A video game based on the toy franchise, simply titled Madballs, was published in 1988 by Ocean Software for a variety of then-popular 8-bit home computers. It was a top-down view action game and received poor to average reviews from the gaming media.

As part of the E3 videogame show, it was announced on May 31, 2009 that Canadian game developer PlayBrains was releasing a video game sequel to BaboViolent 2, including Madballs characters called Madballs in Babo: Invasion. It was released for Xbox Live Arcade on July 15, 2009. The gameplay involves rolling around expansive terrain maps carrying large weaponry (machine guns, etc.) and causing mass destruction. It also includes four player co-op, team v. team and free-for-all modes over Xbox Live, in addition to a unique multiplayer mode where two teams of players build their side of the map, then attack a base on the other team's side. There is also a multiplayer mode where people can play as the head of their Xbox Live avatars. Of the characters in the game, only two are Madballs: Oculus Orbus and Horn Head.
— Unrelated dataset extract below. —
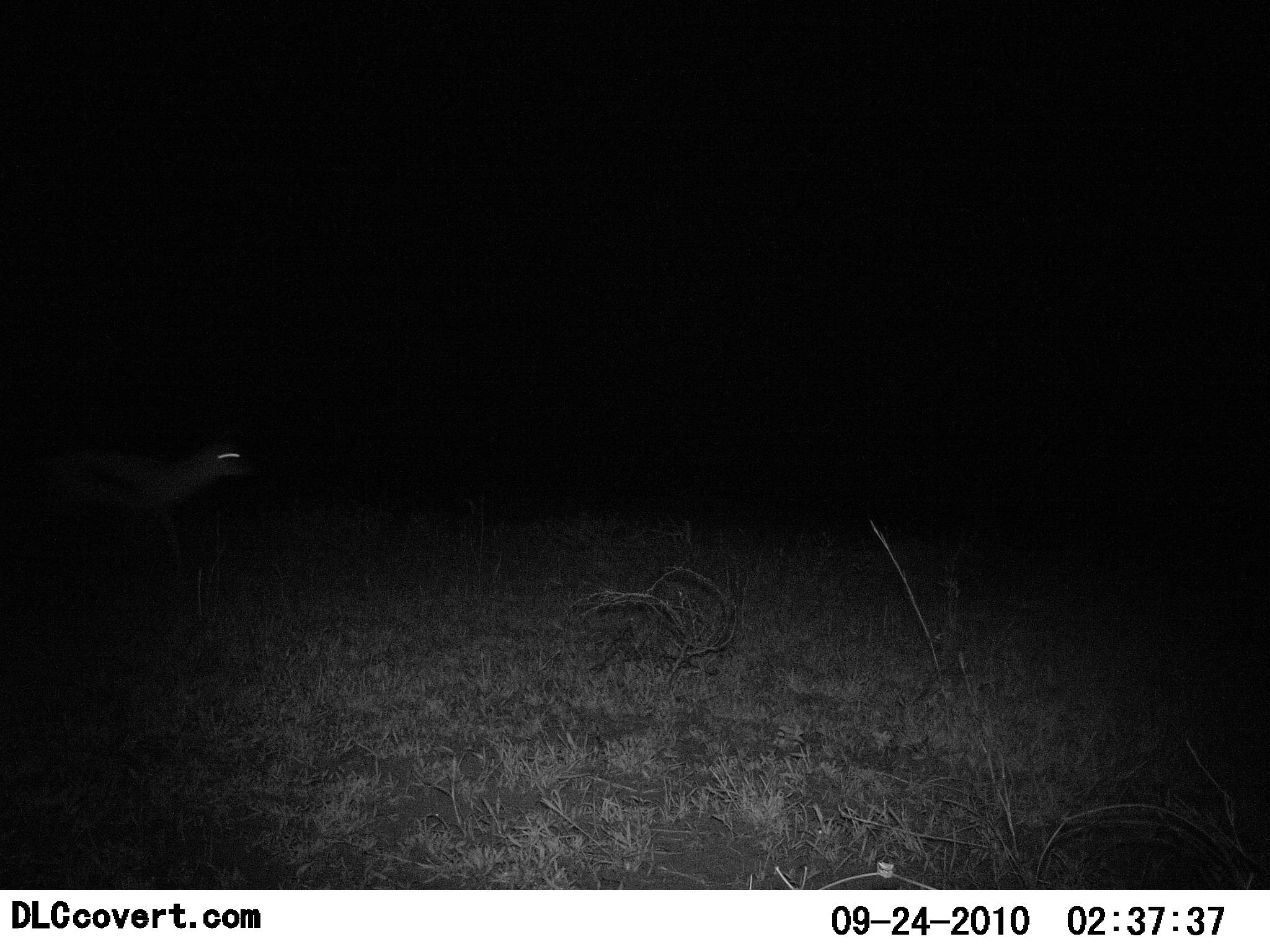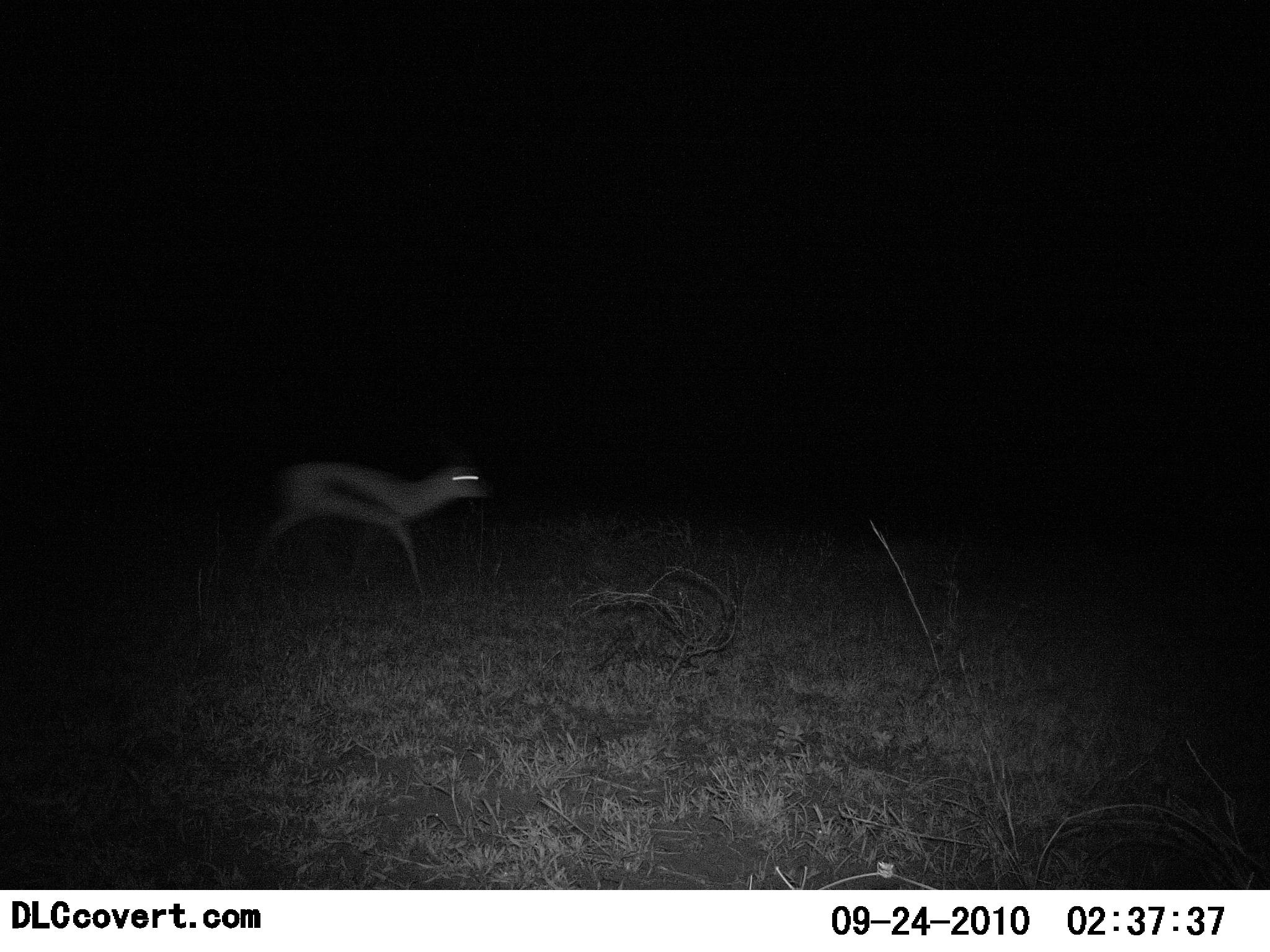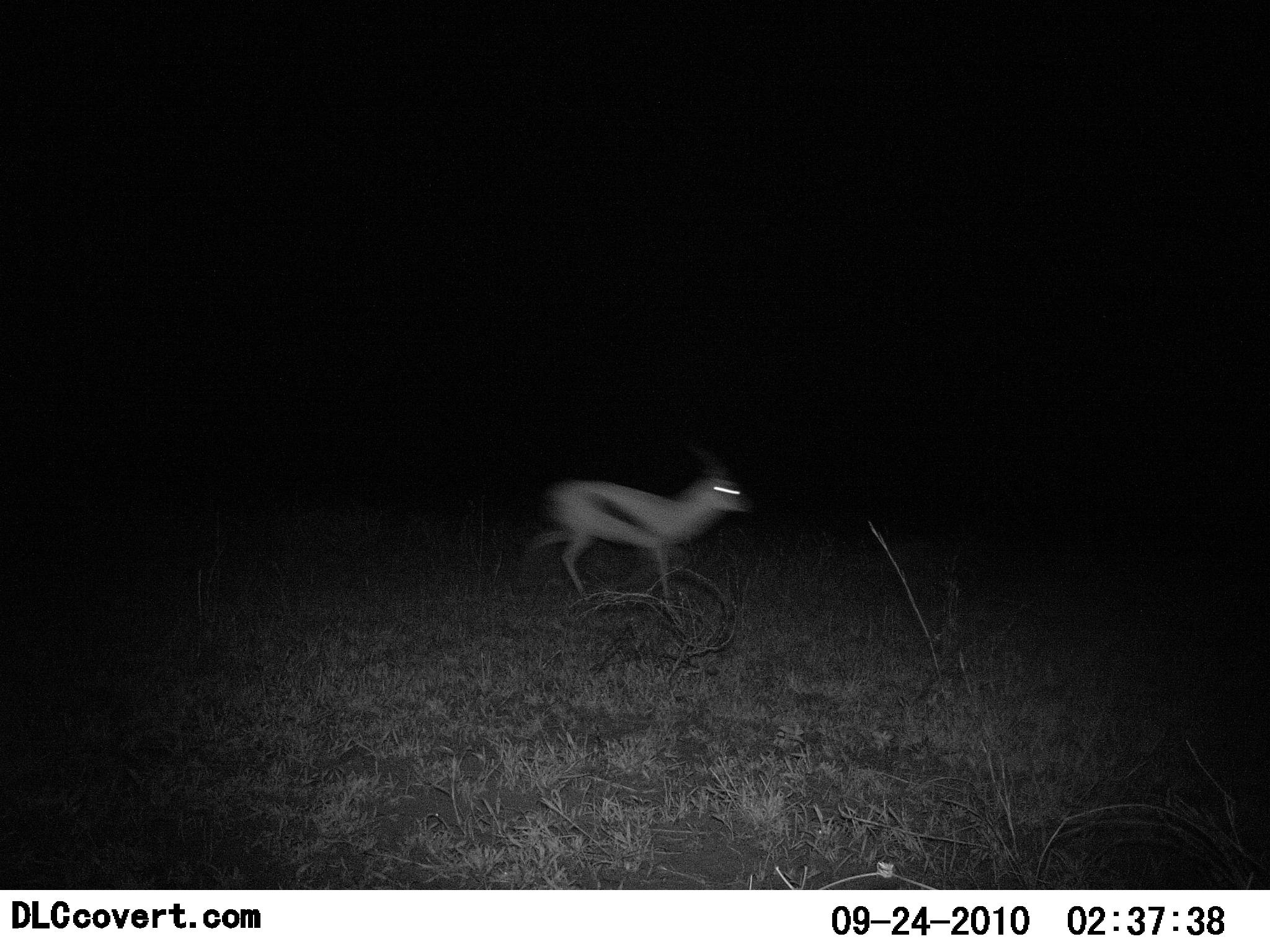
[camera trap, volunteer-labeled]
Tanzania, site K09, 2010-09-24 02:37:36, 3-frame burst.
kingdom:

An iPhone, iPod Touch and iPad game based on the Madballs characters titled Babo Crash HD was also released.

==2017 animated shorts==
In addition to the new product line, AGE and Just Play joined together with Oddbot Studios to produce new animated Madballs shorts. Released on the Madballs YouTube channel on March 1, 2017, the cartoon features the six core characters – Skullface, Horn Head, Screamin' Meemie, Oculus Orbus, Dust Brain and Slobulus.